April 18, 2003 — Cancer, one of mankind’s oldest threats, is about to come under attack from one of its newest tools: nanoparticles.
Building on a body of established medical research, several companies are pushing forward new cancer treatments that send nanoparticles into patients to find tumor cells. Once they do, doctors excite the particles with electromagnetic energy to attack the tumor — essentially, heating them up so much that they cook the cancer to death.
“Nano hype in general is terrible,” said John Zhang, head of a 10-person research team at Georgia Tech that is testing nanoparticle effectiveness against a variety of tumors. “But nano here can do things nothing else can do.”
Two startup companies pursuing nanoparticle treatments are Triton BioSystems Inc. in Chelmsford, Mass., and Nanospectra Biosciences Inc. in Houston. Both are still conducting animal trials and say human treatments won’t be available for another two years at the earliest.
Triton BioSystems’ approach is to bond iron nanoparticles and monoclonal antibodies into bioprobes about 40 nanometers long. The probes are injected into the body, where the antibodies sniff out tumor cells and bind to their membranes. Once the tumor is covered with bioprobes, a magnetic field generated from a portable alternating magnetic field machine (akin to a souped-up miniature MRI machine) heats the iron particles to more than 170 degrees. The cells die almost immediately.
Nanospectra Biosciences’ approach is to inject spherical “nanoshells” of gold and silica into the patient. The shells circulate through the body until they naturally pile up near tumor cells. Then doctors use an infrared laser to heat the shells and kill the tumor tissue. Unlike Triton Biosystems, Nanospectra specifically targets micrometastases, the tiny enclaves of cancer cells too small for surgeons to find and remove with a scalpel. (Triton BioSystems targets both visible tumors and micrometastases.)
In both cases, the technologies seem to kill tumor cells without any accidental damage to nearby healthy cells. And from the data observed so far, test subjects seem to feel no pain from the heat generated. Once the cells are destroyed, the body’s excretion system kicks in and removes cellular residue and nanoparticles alike.
The goal in all this research is to achieve the same results as chemotherapy and radiation, the traditional methods of fighting cancer, without their frightening side effects: hair loss, nausea, ravaged immune systems. The nanoparticles themselves are chemically inert; their sole function is to find tumor cells and stay put.
“There is a tremendous amount of literature saying we can get the particle to the tumor,” said Donald Payne, Nanospectra’s chief executive. “The problem was that they were trying to deliver a container of drugs. Those are issues we don’t have to face.”
Samuel Straface, chief executive at Triton BioSystems, likened chemotherapy to napalm: It works by killing large swaths of tissue in hopes that all tumor cells are killed in the process.
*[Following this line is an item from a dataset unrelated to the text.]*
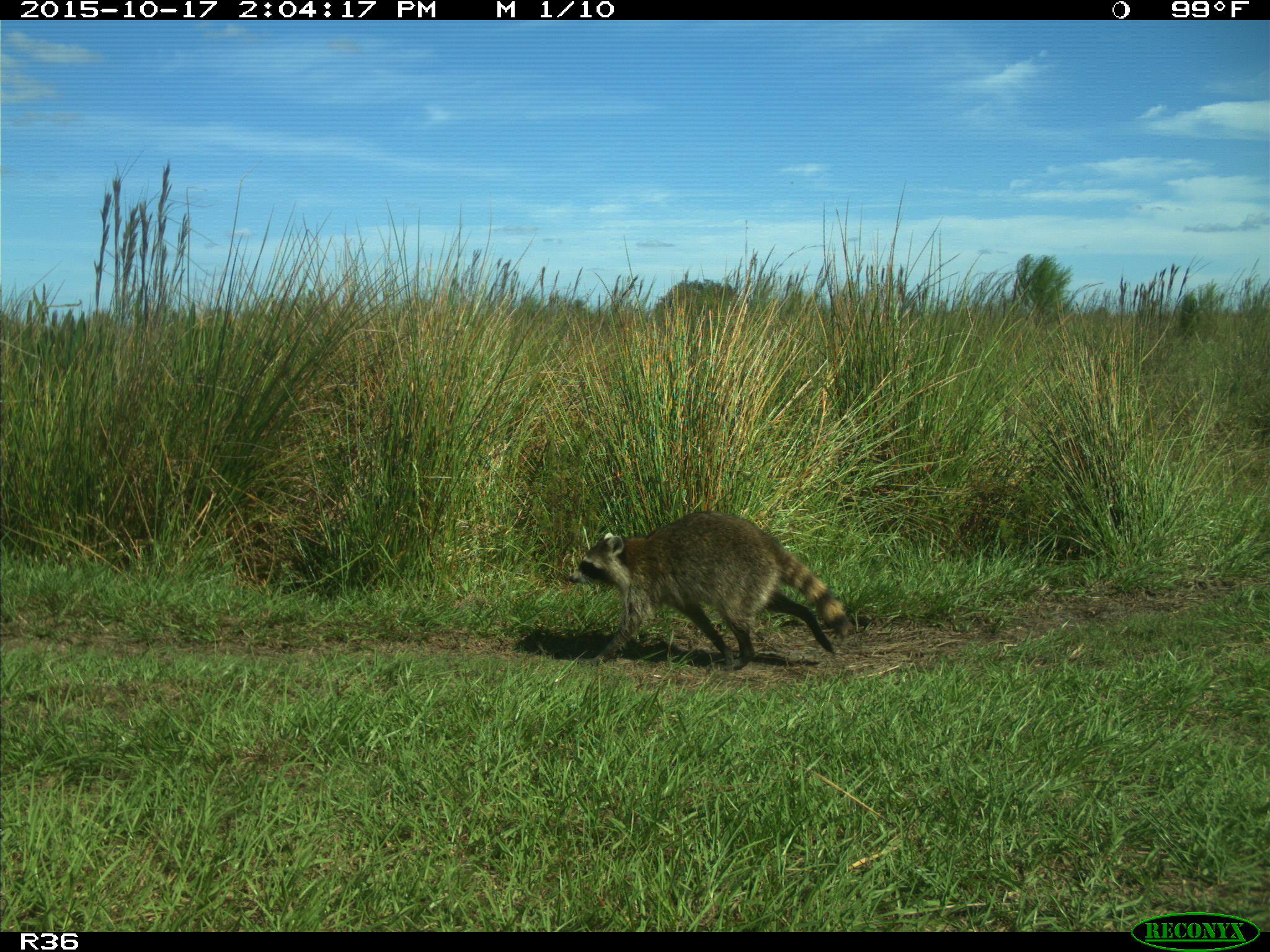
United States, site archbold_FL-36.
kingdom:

Nanoparticles function more like carefully planted explosives detonated by remote control.
“Chemotherapy is nasty stuff,” he said. “The effects here are minimal. We expect virtually no collateral damage.”
Exactly how nanoparticle therapy would work in humans is unclear. Straface believes his bioprobes would generally need several hours to reach tumors and a few seconds to eradicate them. Payne said that after allowing several hours for the nanoshells to collect near the tumor, excitation and tumor death would take seconds. Also unclear is whether doctors would attack tumors in specific areas or simply expose a patient to one full-body dose of treatment.
Other business and academic researchers are also pursuing the nanoparticle potential. Crystalplex Corp., based in Pittsburgh, is trying to use nanoparticles to detect cancer rather than treat it. At Georgia Tech, scientists are also exploring approaches similar to Triton BioSystems’ and Nanospectra’s.
Zhang said that scientists have suspected for years that nanoparticles would be useful tools against cancer but didn’t know how to make the right type of particle. Often the particles were so small they could not be excited by energy fields; those that were large enough (several millimeters) were too big to navigate the body or were attacked by antibodies.
Triton BioSystems began working on mouse trials in 2002. Tests so far have shown that the treatment itself brings no ill effects to the mice, and Straface is now nearly finished with efficacy trials to see how the treatment actually works on tumors. Once those trials are done, the company will start designing human tests and ask the FDA for permission to begin in 2004.
The company received seed funding from Millennium Materials Technology Fund, an investment group based in Israel. Straface expects to raise another $2 million soon from angel investors. He has not solicited venture capital firms. And while Triton BioSystems shares office space with Triton Systems, a much older and larger nanomaterials company, the two businesses are separate entities.
Nanospectra is still at least 18 months away from human trials. At best, therapies won’t find their way into oncologists’ offices until 2006. The company has three full-time employees, and leans on the University of Texas MD Anderson Cancer Center and Rice University for consulting and clinical support. Both institutions have contributed funding to the startup. Payne said the company also has cash from angel investors. He did not specify how much but described it as “not a huge amount.”